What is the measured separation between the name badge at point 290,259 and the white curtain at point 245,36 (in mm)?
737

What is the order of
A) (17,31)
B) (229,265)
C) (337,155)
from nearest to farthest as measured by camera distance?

────────────────────────────────────────

→ **OBJETIVO**: Cambia "name badge" por "identification badge" en todo el material y reescribe las líneas sin ninguna otra modificación.

→ **SOLUCIÓN COMPLETA**:
What is the measured separation between the identification badge at point 290,259 and the white curtain at point 245,36 (in mm)?
737

What is the order of
A) (17,31)
B) (229,265)
C) (337,155)
from nearest to farthest as measured by camera distance?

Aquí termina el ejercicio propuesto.